Mr. Meinrath said that advocates wanted to see American cities catch up with places like Athens, Leipzig and Vienna, where free or inexpensive Wi-Fi already exists in many areas.
He said that true municipal networks, the ones that are owned and operated by municipalities, were far more sustainable because they could take into account benefits that help cities beyond private profit, including property-value increases, education benefits and quality-of-life improvements that come with offering residents free wireless access.
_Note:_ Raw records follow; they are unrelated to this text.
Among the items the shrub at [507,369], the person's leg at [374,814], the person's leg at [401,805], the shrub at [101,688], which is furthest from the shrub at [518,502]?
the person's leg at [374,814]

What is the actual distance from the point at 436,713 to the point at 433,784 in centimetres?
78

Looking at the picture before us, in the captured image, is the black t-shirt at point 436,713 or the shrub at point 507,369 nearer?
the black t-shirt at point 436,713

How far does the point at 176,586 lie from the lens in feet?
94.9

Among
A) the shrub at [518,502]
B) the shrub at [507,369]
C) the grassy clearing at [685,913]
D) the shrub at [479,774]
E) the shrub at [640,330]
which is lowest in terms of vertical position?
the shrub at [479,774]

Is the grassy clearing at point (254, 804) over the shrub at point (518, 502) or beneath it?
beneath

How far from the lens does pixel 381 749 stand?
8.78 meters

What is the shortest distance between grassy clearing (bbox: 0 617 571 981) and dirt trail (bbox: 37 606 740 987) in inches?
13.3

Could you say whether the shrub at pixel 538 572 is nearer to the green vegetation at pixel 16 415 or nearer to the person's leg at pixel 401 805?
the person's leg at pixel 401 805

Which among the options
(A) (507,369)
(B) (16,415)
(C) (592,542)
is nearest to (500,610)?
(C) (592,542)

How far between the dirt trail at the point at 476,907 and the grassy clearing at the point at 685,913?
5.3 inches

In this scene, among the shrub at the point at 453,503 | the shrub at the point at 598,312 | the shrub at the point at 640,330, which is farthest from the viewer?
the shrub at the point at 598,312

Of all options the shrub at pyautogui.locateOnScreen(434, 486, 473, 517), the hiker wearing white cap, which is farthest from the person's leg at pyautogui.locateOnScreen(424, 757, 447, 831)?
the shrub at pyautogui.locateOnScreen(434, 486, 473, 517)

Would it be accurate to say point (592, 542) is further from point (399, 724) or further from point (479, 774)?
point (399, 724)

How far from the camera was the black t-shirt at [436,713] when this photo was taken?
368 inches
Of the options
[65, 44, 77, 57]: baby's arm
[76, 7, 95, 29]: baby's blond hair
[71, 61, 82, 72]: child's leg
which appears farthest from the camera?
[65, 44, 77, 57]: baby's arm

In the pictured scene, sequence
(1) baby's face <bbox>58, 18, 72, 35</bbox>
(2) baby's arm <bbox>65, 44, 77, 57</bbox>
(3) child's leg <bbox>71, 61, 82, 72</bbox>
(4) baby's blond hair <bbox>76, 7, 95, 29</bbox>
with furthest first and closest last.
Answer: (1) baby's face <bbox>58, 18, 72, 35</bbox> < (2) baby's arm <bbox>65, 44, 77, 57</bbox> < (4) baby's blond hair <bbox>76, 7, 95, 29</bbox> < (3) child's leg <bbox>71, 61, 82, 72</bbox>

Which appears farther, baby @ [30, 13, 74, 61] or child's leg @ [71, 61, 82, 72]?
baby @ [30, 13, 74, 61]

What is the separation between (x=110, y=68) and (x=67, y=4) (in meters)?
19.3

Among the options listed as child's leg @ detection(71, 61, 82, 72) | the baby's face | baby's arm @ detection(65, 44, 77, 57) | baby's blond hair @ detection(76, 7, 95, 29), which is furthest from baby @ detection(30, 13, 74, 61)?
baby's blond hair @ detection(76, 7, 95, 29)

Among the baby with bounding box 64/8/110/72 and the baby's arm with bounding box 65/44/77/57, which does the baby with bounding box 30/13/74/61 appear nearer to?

Mr. Meinrath pointed to St. Cloud, Fla., which spent $3 million two years ago to build a free wireless network that is used by more than 70 percent of the households in the city.
But projects covering larger cities have proved far more difficult to sustain financially, and much of the attention has turned now to Minneapolis, which is rolling out a network based on a new business model that many market analysts believe will avoid the financial risks that EarthLink encountered in Philadelphia and elsewhere.
In Minneapolis, the Internet service provider agreed to build the network as long as the city committed to becoming an “anchor tenant” by subscribing for a minimum number of city workers, like building inspectors, meter readers, police officers and firefighters.
This type of plan is more viable, according to market analysts and city officials, because the companies paying to mount the routers and run the service are guaranteed a base number of subscribers to cover the cost of their investment.
Some companies have also begun offering technological alternatives that may help expand wireless access.
Meraki, a wireless networking company based in Mountain View, Calif., has jumped into the void in San Francisco with a program it calls “Free the Net.” The company sells low-cost equipment that can be placed in a person’s home to broadcast a wireless signal. The company also sells inexpensive repeaters that can be placed on rooftops or outside walls to spread the original customer’s signal farther. The combination of the two types of equipment creates a mesh of free wireless in neighborhoods. The company says it has almost 70,000 users throughout San Francisco.
Back in Philadelphia, Cesar’s older sister, Tomasa DeLaRosa, said she had faith that city officials would find a way to finish the network and keep her Internet service going.
“Our whole house is totally different now,” said Ms. DeLaRosa, 19, who had never had Internet access at home until last December because she could not afford it.
After signing up for a job training program and completing its course work, Ms. DeLaRosa received a free laptop, training and a year’s worth of free wireless service from Esparanza, a community group.
Greg Goldman, chief executive of Wireless Philadelphia, a nonprofit organization that was set up as part of the city’s deal with EarthLink, said that about $20 million had already been spent on the network, and only about $4 million more would be needed to cover the rest of the city.
Mr. Goldman’s organization is responsible for providing bundles that include a free laptop, Internet access, training and technical support to organizations like Esparanza so they can use them as incentives for their low-income clients like Ms. DeLaRosa to complete job training and other programs.
“For us and a lot of people in this neighborhood,” Ms. DeLaRosa said, “the Internet is like a path out of here.”